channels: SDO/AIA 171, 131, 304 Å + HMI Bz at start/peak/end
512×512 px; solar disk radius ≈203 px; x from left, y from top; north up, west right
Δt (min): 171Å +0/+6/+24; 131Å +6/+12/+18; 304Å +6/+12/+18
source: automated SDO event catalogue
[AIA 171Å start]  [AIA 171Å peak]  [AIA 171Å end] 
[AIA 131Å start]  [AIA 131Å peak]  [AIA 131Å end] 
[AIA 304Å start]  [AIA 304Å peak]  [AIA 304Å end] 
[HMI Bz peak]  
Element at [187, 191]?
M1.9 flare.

++++++++++

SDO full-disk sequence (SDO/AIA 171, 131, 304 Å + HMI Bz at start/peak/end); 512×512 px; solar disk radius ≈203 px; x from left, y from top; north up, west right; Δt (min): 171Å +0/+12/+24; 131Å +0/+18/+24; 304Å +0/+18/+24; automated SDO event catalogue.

++++++++++

**SET EXERCISE**: Gather every line above that contains the word "left", copying each one in full.

**REPLY**:
512×512 px; solar disk radius ≈203 px; x from left, y from top; north up, west right
SDO full-disk sequence (SDO/AIA 171, 131, 304 Å + HMI Bz at start/peak/end); 512×512 px; solar disk radius ≈203 px; x from left, y from top; north up, west right; Δt (min): 171Å +0/+12/+24; 131Å +0/+18/+24; 304Å +0/+18/+24; automated SDO event catalogue.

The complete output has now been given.